Five things I love about Brenna:
1. She does things I would never do.
2. She doesn't realize there are things people think she can't/shouldn't/would never do.
3. If she wants to do something, she will figure out a way, and there is usually someone that wants to come alongside and help.
I have way too many thoughts in my head. Probably not a good thing. Add to that 7 loads of laundry, a small colitis flare up, the fact that Brenna has a sinus infection, 4 dozen cookies that need to be made by Wednesday, and you get a mental hurricane that could be named Inga.
Oh, and I'm trying to figure out what to do with my art.
You know, the art I would be doing if I could stop everything and get into the art room.
I have been in there, a little.
But I'm realizing my strong point isn't organization,
Not good when I am thinking about how to make, market, sell, blog, facebook, etsy, etc. ect.
Then my strong point is being stuck.
Boy, you are all so good to talk to.
More on this later.
If I remember.
31 for 21
Five things I love about Brenna.
1. Her hands
2. She tells it like it is.
3. People know her wherever we go.
4. How she still likes to snuggle on a Saturday morning when she first wakes up and smells like sleep.
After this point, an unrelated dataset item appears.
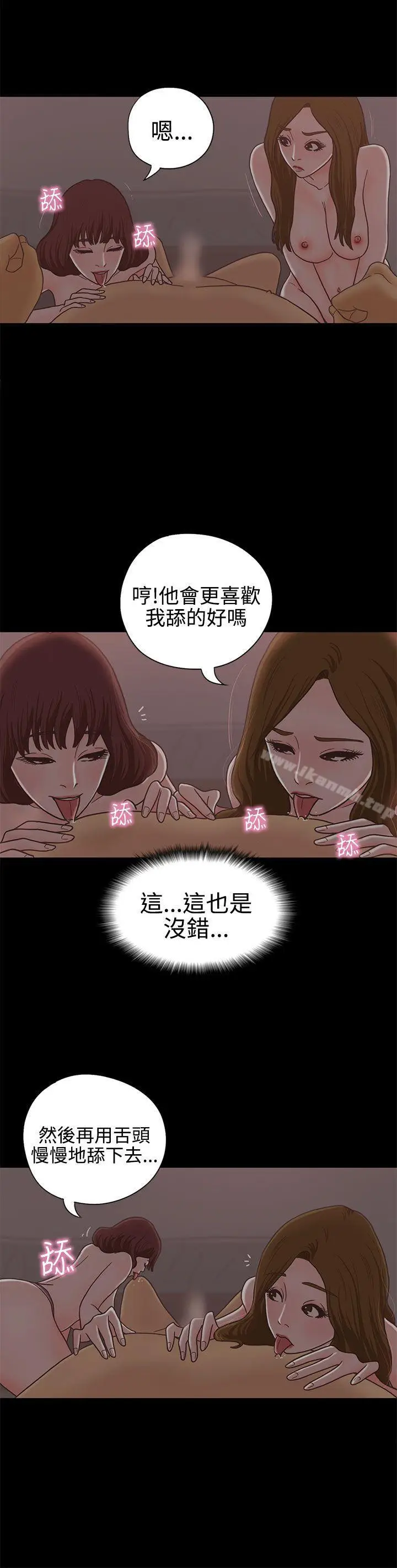 漫画《恋爱实境》第13话第20张图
5. When she is tired, she's done.
Here she is at dinner last night. It was only 6:30, but like I said, done.
( the ring on her shirt isn't my laundering abilities, it was a weird flash.)
I take no responsibility whatsoever for your consumption of recipe to follow.
I was just relieved that the finished product left my house...
Every week, Brenna and I bake for her class's Bake Sale.
The kids learn to cook, package, sell, handle money, get everything ready and reap the benefits of all their hard work. Yesterday, the class went out to lunch using the money raised from the bake sales.
I have learned that the demand is for BAKED goods.
Fairly monster-sized baked goods.
Who am I to argue with what the market demands?
That is why we ended up making Oreo Stuffed Chocolate Chip Cookies.
I found the recipe on pinterest, at Very Culinary. (fabulous blog!)
I edited it just a bit, as I honestly cannot put 2 sticks of butter into a chocolate chip cookie recipe.
Plus, I tripled the recipe and 6 sticks of butter sounded even worse.
I looked around and found a good recipe for the cookies over at Food Network.
Begin by making your cookie dough.
note to self: do NOT make it ahead of time. because every time you open the door to the refrigerator, the cookie dough is staring you down and you give in and take "just a bite."
Using an ice cream scoop, make a ball of the dough and flatten it just a bit.
Add an Oreo on top. I used Joey's from Trader Joe's.
Make another ball of dough and add that to the top of the oreo.
Gently smoosh it all together and seal the edges as you go.
It helps to put the dough in the freezer for about 2 minutes when it gets too soft.
It does not help to make these before dinner.
Because you have to try them. And then you don't want dinner.
The smell of these baking will make you surrender to eating one. Or at least part of one. They are really, really rich.
After the cookies are sealed, put on parchment paper and onto a cookie sheet. I put 6 or 7 on each cookie sheet as I didn't know how far these would spread.
Not bad, but I wouldn't put 12 on a sheet.
Let cool, package them up and GET THEM OUT OF THE HOUSE.